In Europe, one of the best ways to meet people, learn about history, and spend a day cheaply is doing a free walking tour. These are in every city, sometimes put on by volunteers from hostels but always put on by volunteers for the city’s tourism industry. Free walking tours are donation based, and guests are encouraged to give whatever they feel the tour was worth at the end of the gig. Usually this is around 5 euros, but if it was extra good you can go up to 10 or even 20 euros. (Tour guides love it when Americans – and especially parents and grandparents – arrive because the American tipping culture lends tour guides a nice hefty sum at the end of the day.)
Like mentioned above, you’re encouraged to give what you feel the tour was worth, and the value of the tour largely depends on the tour guide’s personality. Here are a few standard tour guide personas.
1: The Down in the Dumps Guide
The down in the dumps guide is a guide only because the tipping helps to pay the rent. They are a bit disillusioned with their home city, and should really get a new day job.
Disillusionment happens when a city is overly touristic or when the weather is so bad no one is listening to them over the howling of the wind. The down in the dumps guide has to yell to get people to hear what they are saying. These guides don’t get too many people coming with them for the after-the-tour drinks.
Anyplace where the weather is bad can feature one of these guides. To avoid it, don’t do the free walking tour on a foggy day in London.
2: The Overly Enthusiastic American
This guide is a study abroad human (or a person on erasmus, like they call it in Europe) who moved to the country six months prior, fell in love with the land, and decided to get a gig doing the first thing they ever did upon arrival: a free walking tour. Because they are new to the city, they have voraciously consumed it in the last few months and are extremely enthusiastic about everything.
They have read up on ancient histories and can tell you the significance of holes in walls (in Barcelona, wall holes are permanent graffiti left by the Spanish Civil War bombs) or on the ground (in Venice, ground holes are where people would grind ingredients for medicine into pulverized material). They know how bright and shiny everything is to you because they were new and fresh not long ago, and thus they make for excellent tour guides. They are concerned about whether or not you have questions.
3: The Funny Foreigner
Like the overly enthusiastic American, the funny foreigner is not a native to the land they are leading a tour around in. Because of their non-native status, they notice things that locals are blind to, and poke fun at the culture in a sarcastic and charismatic manner. These are the Irishmen giving tapas tours in Madrid, and the Australians leading people around Barcelona. Their endless jokes are not mean-spirited, but do lend a different perspective to a culture then a tour by a bonafide local.

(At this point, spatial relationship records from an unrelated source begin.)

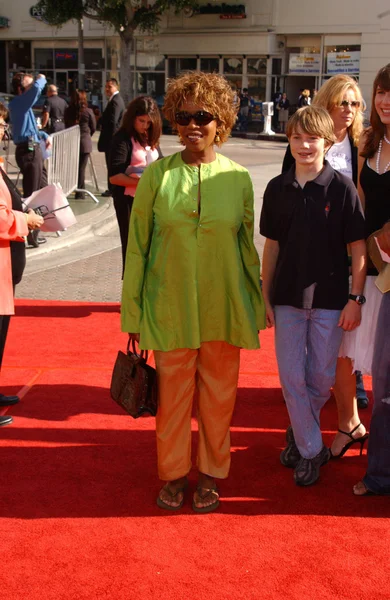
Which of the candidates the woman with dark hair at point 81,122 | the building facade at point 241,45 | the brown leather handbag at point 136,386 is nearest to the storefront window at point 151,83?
the building facade at point 241,45

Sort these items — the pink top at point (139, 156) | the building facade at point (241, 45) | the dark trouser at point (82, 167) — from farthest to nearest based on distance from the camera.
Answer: the building facade at point (241, 45)
the dark trouser at point (82, 167)
the pink top at point (139, 156)

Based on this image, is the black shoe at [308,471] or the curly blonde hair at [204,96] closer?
the curly blonde hair at [204,96]

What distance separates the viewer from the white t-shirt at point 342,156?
4.57 m

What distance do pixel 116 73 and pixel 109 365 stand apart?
129ft

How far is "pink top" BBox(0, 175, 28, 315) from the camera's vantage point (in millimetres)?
4410

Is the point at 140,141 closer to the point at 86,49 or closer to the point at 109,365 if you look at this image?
the point at 109,365

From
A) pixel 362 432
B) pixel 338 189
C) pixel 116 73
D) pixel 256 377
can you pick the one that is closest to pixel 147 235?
pixel 338 189

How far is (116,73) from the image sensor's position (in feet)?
140

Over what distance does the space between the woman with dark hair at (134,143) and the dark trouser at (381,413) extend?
10.3 feet

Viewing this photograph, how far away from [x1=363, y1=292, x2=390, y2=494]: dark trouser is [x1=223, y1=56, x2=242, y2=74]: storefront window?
121ft

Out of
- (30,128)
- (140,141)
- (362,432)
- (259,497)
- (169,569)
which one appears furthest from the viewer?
(30,128)

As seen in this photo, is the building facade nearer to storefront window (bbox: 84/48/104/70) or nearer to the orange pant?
storefront window (bbox: 84/48/104/70)

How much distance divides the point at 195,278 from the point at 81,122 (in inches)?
413

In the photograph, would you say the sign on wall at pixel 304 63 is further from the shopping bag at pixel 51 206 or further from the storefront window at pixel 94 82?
the shopping bag at pixel 51 206
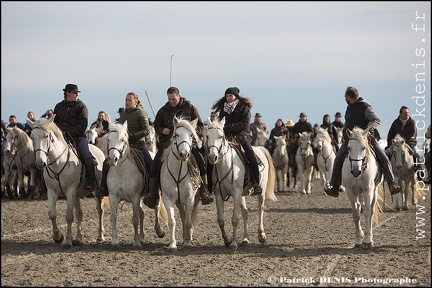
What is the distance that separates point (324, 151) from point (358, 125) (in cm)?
1204

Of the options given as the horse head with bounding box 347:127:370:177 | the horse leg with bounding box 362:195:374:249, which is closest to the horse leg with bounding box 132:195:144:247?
the horse head with bounding box 347:127:370:177

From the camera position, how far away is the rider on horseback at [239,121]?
46.2 ft

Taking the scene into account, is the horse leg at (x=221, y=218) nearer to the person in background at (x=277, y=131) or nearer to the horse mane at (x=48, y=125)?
the horse mane at (x=48, y=125)

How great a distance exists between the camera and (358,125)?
565 inches

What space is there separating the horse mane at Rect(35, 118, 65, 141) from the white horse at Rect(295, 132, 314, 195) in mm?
15518

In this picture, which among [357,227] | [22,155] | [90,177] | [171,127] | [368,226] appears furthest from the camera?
[22,155]

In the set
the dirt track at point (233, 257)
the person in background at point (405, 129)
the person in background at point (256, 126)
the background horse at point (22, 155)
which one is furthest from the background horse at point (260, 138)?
the dirt track at point (233, 257)

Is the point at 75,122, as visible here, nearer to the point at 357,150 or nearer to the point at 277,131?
the point at 357,150

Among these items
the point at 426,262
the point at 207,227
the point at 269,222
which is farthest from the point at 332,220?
the point at 426,262

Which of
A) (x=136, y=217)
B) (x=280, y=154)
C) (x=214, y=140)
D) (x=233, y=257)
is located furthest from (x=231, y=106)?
(x=280, y=154)

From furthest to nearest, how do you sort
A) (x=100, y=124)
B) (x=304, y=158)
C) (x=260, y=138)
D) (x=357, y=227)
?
1. (x=260, y=138)
2. (x=304, y=158)
3. (x=100, y=124)
4. (x=357, y=227)

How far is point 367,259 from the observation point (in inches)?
475

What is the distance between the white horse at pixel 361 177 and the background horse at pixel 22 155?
13.6 m

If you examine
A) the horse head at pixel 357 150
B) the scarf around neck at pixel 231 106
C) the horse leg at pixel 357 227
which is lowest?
the horse leg at pixel 357 227
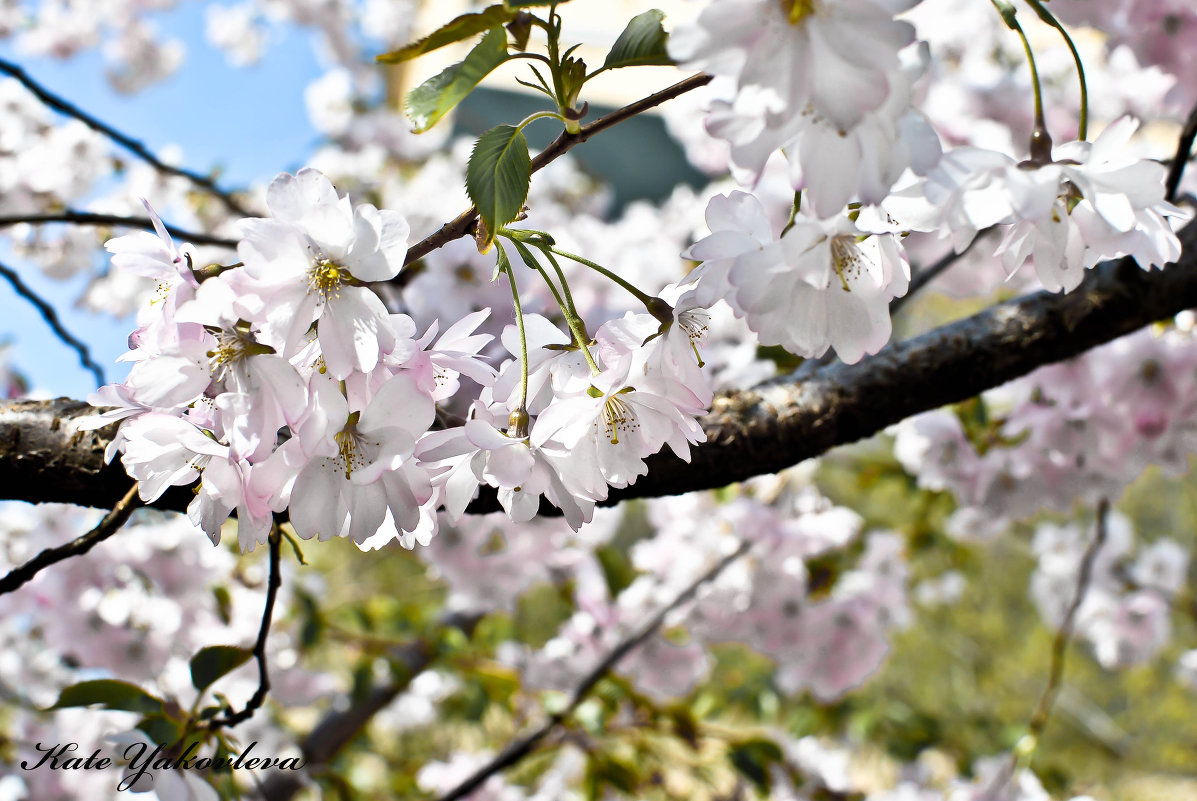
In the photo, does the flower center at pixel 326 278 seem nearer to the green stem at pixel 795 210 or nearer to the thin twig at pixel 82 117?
the green stem at pixel 795 210

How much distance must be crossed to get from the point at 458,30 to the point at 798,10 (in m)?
0.14

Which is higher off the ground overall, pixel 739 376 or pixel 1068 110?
pixel 739 376

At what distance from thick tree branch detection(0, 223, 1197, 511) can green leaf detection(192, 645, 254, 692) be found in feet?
0.60

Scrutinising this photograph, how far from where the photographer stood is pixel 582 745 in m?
1.31

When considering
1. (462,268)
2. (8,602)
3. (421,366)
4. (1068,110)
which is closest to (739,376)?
(462,268)

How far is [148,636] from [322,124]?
108 inches

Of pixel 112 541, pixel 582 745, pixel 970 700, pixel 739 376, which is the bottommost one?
pixel 970 700

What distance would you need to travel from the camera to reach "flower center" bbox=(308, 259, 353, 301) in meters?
0.36

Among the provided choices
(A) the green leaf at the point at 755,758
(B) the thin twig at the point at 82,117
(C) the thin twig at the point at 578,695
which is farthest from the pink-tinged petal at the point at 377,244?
(A) the green leaf at the point at 755,758

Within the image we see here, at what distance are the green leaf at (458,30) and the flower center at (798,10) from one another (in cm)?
12

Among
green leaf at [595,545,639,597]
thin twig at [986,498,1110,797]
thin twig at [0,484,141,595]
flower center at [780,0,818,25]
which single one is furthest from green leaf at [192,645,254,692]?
thin twig at [986,498,1110,797]

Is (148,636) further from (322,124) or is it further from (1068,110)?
(322,124)

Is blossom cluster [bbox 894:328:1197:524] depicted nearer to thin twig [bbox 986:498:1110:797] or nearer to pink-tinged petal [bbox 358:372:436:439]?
thin twig [bbox 986:498:1110:797]

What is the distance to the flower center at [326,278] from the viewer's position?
0.36 m
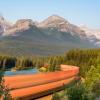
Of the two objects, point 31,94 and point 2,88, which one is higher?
point 2,88

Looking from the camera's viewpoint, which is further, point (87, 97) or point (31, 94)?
point (31, 94)

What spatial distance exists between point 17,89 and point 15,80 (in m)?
4.80

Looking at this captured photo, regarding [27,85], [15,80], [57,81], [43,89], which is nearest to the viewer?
[15,80]

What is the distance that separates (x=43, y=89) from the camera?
95500 millimetres

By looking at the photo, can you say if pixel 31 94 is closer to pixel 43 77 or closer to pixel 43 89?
pixel 43 89

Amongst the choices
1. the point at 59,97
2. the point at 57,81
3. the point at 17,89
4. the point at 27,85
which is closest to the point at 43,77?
the point at 57,81

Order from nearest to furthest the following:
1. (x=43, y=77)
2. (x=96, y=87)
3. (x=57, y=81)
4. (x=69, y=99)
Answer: (x=69, y=99) → (x=96, y=87) → (x=43, y=77) → (x=57, y=81)

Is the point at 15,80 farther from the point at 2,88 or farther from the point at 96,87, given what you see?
the point at 2,88

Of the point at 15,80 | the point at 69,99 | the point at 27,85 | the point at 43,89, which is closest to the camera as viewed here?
the point at 69,99

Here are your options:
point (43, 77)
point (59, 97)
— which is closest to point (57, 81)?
point (43, 77)

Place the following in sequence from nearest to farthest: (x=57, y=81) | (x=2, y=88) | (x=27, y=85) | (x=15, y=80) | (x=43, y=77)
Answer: (x=2, y=88) < (x=15, y=80) < (x=27, y=85) < (x=43, y=77) < (x=57, y=81)

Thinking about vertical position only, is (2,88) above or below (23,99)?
above

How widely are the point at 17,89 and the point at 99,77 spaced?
20881mm

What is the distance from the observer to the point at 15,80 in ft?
270
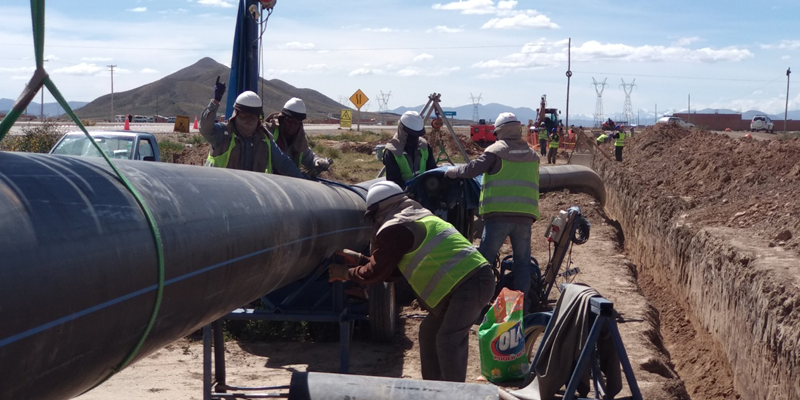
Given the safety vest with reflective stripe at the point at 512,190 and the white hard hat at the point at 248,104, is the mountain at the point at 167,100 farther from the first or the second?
the white hard hat at the point at 248,104

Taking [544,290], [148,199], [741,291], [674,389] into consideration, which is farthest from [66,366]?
[741,291]

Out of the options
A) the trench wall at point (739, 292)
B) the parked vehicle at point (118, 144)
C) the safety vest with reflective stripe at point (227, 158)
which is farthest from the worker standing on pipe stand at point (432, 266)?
the parked vehicle at point (118, 144)

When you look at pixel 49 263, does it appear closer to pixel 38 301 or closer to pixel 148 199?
pixel 38 301

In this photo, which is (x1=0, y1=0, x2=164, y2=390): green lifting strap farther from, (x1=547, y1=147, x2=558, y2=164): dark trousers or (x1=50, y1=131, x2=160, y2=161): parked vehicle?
(x1=547, y1=147, x2=558, y2=164): dark trousers

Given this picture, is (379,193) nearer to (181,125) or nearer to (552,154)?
(181,125)

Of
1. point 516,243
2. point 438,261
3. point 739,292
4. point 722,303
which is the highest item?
point 438,261

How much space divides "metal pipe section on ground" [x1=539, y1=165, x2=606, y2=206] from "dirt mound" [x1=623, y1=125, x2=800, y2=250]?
1.21 metres

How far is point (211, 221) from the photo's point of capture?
351 cm

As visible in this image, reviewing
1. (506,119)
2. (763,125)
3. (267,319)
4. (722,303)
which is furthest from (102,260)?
(763,125)

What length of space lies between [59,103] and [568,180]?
1438cm

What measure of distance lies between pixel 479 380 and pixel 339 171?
17.5 metres

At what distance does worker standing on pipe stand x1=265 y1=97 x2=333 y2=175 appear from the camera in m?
6.93

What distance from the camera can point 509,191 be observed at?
7.27 metres

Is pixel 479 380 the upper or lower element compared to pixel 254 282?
lower
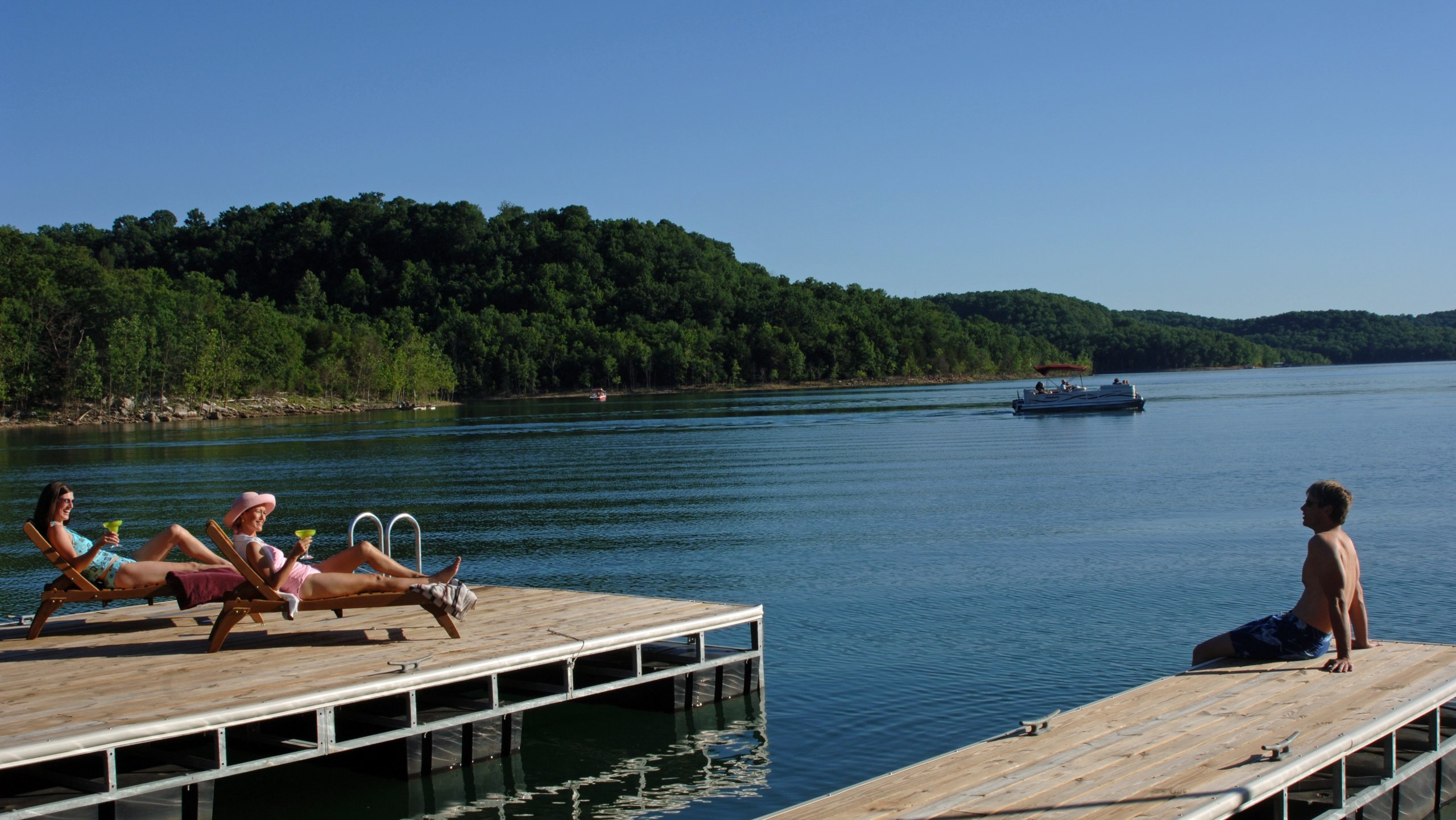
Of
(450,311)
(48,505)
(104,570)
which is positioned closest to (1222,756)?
(104,570)

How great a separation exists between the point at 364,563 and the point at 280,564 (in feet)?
2.56

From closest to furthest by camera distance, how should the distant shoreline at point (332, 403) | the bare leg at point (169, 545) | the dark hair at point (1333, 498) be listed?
the dark hair at point (1333, 498)
the bare leg at point (169, 545)
the distant shoreline at point (332, 403)

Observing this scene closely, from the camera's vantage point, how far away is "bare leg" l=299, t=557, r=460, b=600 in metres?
9.34

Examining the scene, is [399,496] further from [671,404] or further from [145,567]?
[671,404]

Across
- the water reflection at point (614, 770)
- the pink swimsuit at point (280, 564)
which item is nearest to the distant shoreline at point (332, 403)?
the pink swimsuit at point (280, 564)

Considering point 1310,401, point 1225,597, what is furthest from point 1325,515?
point 1310,401

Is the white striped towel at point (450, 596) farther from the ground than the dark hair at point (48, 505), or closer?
closer

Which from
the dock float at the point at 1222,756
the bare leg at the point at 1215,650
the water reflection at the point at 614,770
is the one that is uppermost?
the bare leg at the point at 1215,650

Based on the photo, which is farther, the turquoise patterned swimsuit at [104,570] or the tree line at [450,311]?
the tree line at [450,311]

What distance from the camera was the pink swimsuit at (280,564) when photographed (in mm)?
9156

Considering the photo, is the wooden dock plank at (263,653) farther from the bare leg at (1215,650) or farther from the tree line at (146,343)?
the tree line at (146,343)

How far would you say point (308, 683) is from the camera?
7.92 m

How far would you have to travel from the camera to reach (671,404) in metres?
118

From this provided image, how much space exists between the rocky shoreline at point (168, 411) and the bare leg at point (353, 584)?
90.0m
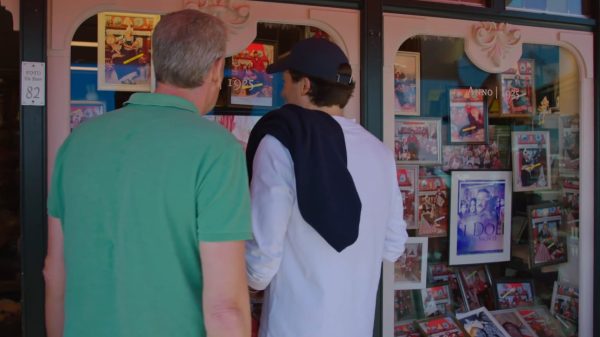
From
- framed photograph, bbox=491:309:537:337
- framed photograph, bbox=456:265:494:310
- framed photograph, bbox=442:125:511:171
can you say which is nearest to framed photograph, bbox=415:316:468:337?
framed photograph, bbox=456:265:494:310

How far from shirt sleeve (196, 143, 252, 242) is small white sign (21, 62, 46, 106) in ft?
5.35

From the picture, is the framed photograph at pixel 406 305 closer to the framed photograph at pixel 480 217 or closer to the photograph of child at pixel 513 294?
the framed photograph at pixel 480 217

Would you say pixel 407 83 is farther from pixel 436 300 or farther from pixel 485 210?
pixel 436 300

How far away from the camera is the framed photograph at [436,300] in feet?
11.0

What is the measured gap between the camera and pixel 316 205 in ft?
5.34

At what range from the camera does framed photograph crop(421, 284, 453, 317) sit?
3352 millimetres

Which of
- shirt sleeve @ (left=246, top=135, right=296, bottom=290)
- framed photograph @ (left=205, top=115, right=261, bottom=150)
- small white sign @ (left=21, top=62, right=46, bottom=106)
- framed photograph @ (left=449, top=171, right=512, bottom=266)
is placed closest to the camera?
shirt sleeve @ (left=246, top=135, right=296, bottom=290)

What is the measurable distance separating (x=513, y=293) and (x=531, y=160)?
875 mm

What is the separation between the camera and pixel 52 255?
1421 millimetres

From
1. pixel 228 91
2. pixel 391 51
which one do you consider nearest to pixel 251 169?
pixel 228 91

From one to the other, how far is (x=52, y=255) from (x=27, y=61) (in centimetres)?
139

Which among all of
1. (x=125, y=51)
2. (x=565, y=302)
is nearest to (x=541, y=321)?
(x=565, y=302)

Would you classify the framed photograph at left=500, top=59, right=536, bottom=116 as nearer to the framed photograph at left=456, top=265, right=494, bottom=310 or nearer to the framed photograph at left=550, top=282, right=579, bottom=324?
the framed photograph at left=456, top=265, right=494, bottom=310

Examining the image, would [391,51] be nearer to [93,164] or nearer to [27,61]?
[27,61]
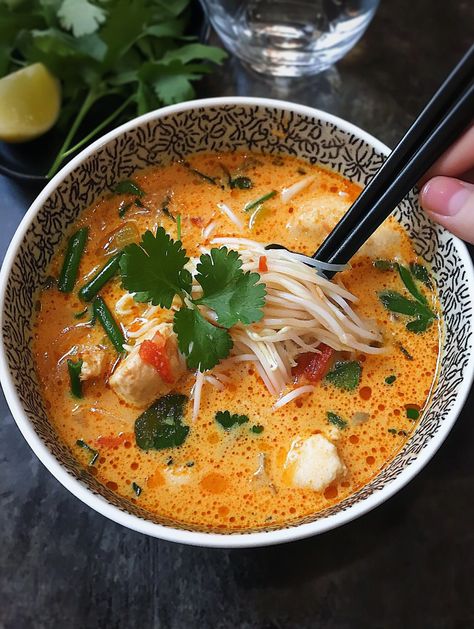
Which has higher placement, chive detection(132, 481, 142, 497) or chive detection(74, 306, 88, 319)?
chive detection(74, 306, 88, 319)

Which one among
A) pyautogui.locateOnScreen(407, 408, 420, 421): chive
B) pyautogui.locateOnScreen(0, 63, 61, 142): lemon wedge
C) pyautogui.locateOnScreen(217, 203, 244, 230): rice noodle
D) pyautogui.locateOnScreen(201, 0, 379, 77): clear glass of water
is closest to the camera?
pyautogui.locateOnScreen(407, 408, 420, 421): chive

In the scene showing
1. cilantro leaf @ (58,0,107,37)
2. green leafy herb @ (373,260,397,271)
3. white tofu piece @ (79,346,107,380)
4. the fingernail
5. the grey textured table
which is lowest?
the grey textured table

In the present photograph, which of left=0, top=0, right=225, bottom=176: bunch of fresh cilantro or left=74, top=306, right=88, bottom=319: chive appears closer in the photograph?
left=74, top=306, right=88, bottom=319: chive

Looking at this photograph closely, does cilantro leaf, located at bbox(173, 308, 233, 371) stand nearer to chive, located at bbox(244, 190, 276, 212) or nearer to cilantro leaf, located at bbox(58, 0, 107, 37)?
chive, located at bbox(244, 190, 276, 212)

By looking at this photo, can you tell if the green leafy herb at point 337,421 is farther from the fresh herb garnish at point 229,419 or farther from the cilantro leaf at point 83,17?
the cilantro leaf at point 83,17

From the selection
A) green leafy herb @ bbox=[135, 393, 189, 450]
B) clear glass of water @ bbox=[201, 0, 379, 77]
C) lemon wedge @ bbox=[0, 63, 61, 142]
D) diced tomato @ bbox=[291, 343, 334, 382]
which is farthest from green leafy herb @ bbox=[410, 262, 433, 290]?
lemon wedge @ bbox=[0, 63, 61, 142]

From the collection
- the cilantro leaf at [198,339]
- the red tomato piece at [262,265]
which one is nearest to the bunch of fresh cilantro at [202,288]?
the cilantro leaf at [198,339]

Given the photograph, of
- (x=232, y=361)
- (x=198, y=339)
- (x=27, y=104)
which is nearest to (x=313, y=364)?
(x=232, y=361)
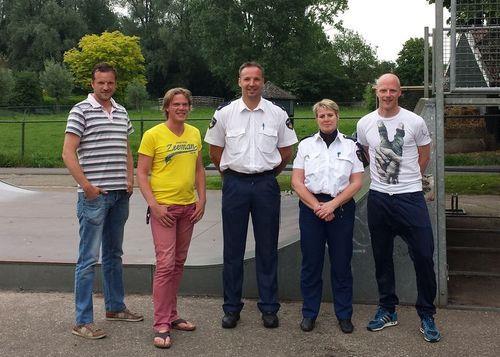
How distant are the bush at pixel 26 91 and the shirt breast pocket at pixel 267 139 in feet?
141

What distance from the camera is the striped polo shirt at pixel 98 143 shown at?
400 centimetres

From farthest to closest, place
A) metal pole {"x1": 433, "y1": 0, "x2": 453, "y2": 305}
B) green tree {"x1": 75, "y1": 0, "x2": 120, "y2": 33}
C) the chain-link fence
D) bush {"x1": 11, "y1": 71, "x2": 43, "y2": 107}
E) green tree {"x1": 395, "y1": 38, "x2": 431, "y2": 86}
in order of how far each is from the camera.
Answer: green tree {"x1": 75, "y1": 0, "x2": 120, "y2": 33} → green tree {"x1": 395, "y1": 38, "x2": 431, "y2": 86} → bush {"x1": 11, "y1": 71, "x2": 43, "y2": 107} → the chain-link fence → metal pole {"x1": 433, "y1": 0, "x2": 453, "y2": 305}

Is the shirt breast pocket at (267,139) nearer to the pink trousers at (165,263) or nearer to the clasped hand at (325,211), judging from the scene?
the clasped hand at (325,211)

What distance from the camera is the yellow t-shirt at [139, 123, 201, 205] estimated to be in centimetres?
402

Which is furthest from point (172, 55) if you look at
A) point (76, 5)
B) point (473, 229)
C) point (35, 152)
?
point (473, 229)

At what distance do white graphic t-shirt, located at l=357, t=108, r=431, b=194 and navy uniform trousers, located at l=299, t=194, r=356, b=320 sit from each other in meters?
0.33

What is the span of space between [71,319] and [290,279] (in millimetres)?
1766

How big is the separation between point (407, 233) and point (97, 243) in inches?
85.1

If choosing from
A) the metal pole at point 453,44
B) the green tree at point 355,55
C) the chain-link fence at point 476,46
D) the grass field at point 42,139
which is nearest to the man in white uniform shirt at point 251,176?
the metal pole at point 453,44

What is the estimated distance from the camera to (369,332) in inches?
165

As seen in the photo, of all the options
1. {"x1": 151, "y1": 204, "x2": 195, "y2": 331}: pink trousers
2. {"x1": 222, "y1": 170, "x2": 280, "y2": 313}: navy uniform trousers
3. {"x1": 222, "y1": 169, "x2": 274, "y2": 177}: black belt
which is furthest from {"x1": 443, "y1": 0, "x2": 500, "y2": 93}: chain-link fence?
{"x1": 151, "y1": 204, "x2": 195, "y2": 331}: pink trousers

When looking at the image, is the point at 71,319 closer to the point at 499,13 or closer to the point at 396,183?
the point at 396,183

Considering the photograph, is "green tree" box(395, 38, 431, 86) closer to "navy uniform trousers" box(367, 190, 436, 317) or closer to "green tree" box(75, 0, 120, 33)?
"green tree" box(75, 0, 120, 33)

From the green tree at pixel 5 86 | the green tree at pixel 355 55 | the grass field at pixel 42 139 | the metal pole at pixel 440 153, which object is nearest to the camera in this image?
the metal pole at pixel 440 153
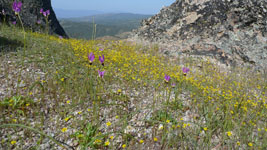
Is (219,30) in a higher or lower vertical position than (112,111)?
higher

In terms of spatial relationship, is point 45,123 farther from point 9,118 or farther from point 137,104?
point 137,104

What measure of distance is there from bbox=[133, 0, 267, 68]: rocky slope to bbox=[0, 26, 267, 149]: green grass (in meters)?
3.88

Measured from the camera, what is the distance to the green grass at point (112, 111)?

On a tour with a funny foreigner in Madrid you will learn that during the bubonic plague the king made it illegal for citizens to drink water for 15 months, and thus the whole city consumed wine instead. Drunk toddlers and drunk grandmothers pranced around the city. You will also learn that the Madrid symbol, the bear with a tree, stands for the idea that when bears eat and drink they laze around and take siestas, mirroring the lives of the Spanish.
4: The Bonafide Local
The best of the four, the bonafide local will lend to the most proper, enthusiastic, and information rich tour. The bonafide local has grown up in the city as a little kid and knows all the parks and restaurants, the best places to eat cheaply and the best spots to view the sunset. They are intensely patriotic and love their city, love their country, and tend to hate on other cities within the country. “Don’t you dare go there – well I mean, you can go there, but this city is much better,” said the bonafide local tour guide.
A great place to find a bonafide local tour guide is in Portugal. The Portuguese love travel and exploration, but many reside in their homes and choose to stay in cities they grew up in. This is due in part to a poor economy that doesn’t support long term travel stints, and in part to the immense love they have for their mama pacha. An added bonus is that Portugal lacks large, international cities so the experience felt here, from the hostel workers to the bus drivers to the tour guides, is one that is spectacularly local.
Really though, whatever type of tour guide you end up with, you’ll be sure to walk away with a few gems of information useful for cocktail parties and educating your friends back home. Plus you’ll have a whole bunch of new friends to explore the city with. Have fun walking! Don’t forget to tip.